Short problem 1 —
Answer these questions about the forum thread on Dhaka.
(a) What population does the quoted post give for a city stretching all the way up to Delhi?
(b) According to tanzirian, what does the rural countryside outside Dhaka mostly consist of?
(c) What does The Cebuano Exultor say this would be the first of?
Short problem 2 — Quote the part of the forum thread on Dhaka that opens with the words containing "Time will tell, but" and closes with "urban or crowded.".

Given passage —
# Dhaka, the new Hyper-megacity of the mid-21th-century?



## tanzirian (Jul 13, 2005)

India101 said:


> I think Chrissib means that with population and density rising in areas and towns around Dhaka that eventually it will join it one giant-mega-hyper city and keep growing and maybe engulf most of Bangladesh. Might even spill over into India and connect with Kolkata (Already a mega city) and the already dense Indian state of West Bengal.
> 
> If that does happen in the future if would be a city of 250m. And if joined with the Indian states of Bihar & Uttar Pradesh (which I doubt it will) all the way up to Delhi, it would be gigantic city of 450-500 million.


Time will tell, but a lot a lot depends how you define city. If you go just by density then maybe you could say the delta as a whole has as much as some cities in less populated places. However, today at least, as you drive out of Dhaka it is still fairly easy to tell where the city has ended where the rural countryside has begun...the latter being mostly fields, with clusters of little hamlets here and there. Those hamlets having perhaps large numbers of a family living together might contribute to overall density, but the countryside as a whole does not feel either urban or crowded.


----------



## The Cebuano Exultor (Aug 1, 2005)

*@ India101*

OMG! If this happens, this would be the first medium-sized country to be totally urbanized.

Data entries —
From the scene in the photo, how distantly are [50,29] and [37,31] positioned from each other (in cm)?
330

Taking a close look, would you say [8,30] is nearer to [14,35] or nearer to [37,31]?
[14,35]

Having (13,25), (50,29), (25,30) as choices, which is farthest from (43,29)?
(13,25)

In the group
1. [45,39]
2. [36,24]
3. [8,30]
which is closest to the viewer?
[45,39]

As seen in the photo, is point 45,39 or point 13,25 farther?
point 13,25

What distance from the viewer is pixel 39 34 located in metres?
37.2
* * *
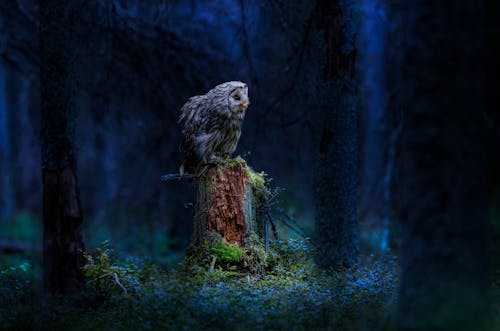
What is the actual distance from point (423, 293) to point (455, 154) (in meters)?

Task response 1 —
(a) 450-500 million.
(b) Fields, with clusters of little hamlets here and there.
(c) The first medium-sized country to be totally urbanized.

Task response 2 —
Time will tell, but a lot a lot depends how you define city. If you go just by density then maybe you could say the delta as a whole has as much as some cities in less populated places. However, today at least, as you drive out of Dhaka it is still fairly easy to tell where the city has ended where the rural countryside has begun...the latter being mostly fields, with clusters of little hamlets here and there. Those hamlets having perhaps large numbers of a family living together might contribute to overall density, but the countryside as a whole does not feel either urban or crowded.